Work order:
Return the line containing "GET HELP FROM A LAWYER." and every line after it through the end of the entries below, with no other lines.

(Stored data entries)
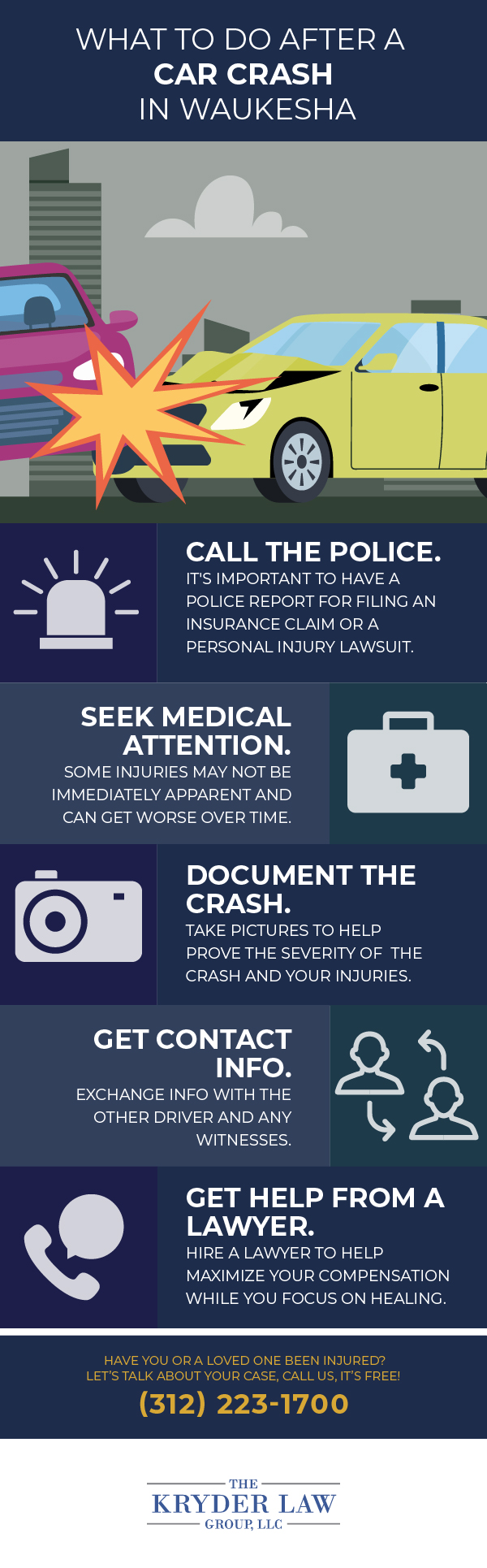 WHAT TO DO AFTER A CAR CRASH IN WAUKESHA

CALL THE POLICE.
IT'S IMPORTANT TO HAVE A POLICE REPORT FOR FILING AN INSURANCE CLAIM OR A PERSONAL INJURY LAWSUIT.

SEEK MEDICAL ATTENTION.
SOME INJURIES MAY NOT BE IMMEDIATELY APPARENT AND CAN GET WORSE OVER TIME.

DOCUMENT THE CRASH.
TAKE PICTURES TO HELP PROVE THE SEVERITY OF THE CRASH AND YOUR INJURIES.

GET CONTACT INFO.
EXCHANGE INFO WITH THE OTHER DRIVER AND ANY WITNESSES.

GET HELP FROM A LAWYER.
HIRE A LAWYER TO HELP MAXIMIZE YOUR COMPENSATION WHILE YOU FOCUS ON HEALING.

HAVE YOU OR A LOVED ONE BEEN INJURED?
LET'S TALK ABOUT YOUR CASE, CALL US, IT'S FREE!
(312) 223-1700

THE
KRYDER LAW
GROUP, LLC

Task solution:
GET HELP FROM A LAWYER.
HIRE A LAWYER TO HELP MAXIMIZE YOUR COMPENSATION WHILE YOU FOCUS ON HEALING.

HAVE YOU OR A LOVED ONE BEEN INJURED?
LET'S TALK ABOUT YOUR CASE, CALL US, IT'S FREE!
(312) 223-1700

THE
KRYDER LAW
GROUP, LLC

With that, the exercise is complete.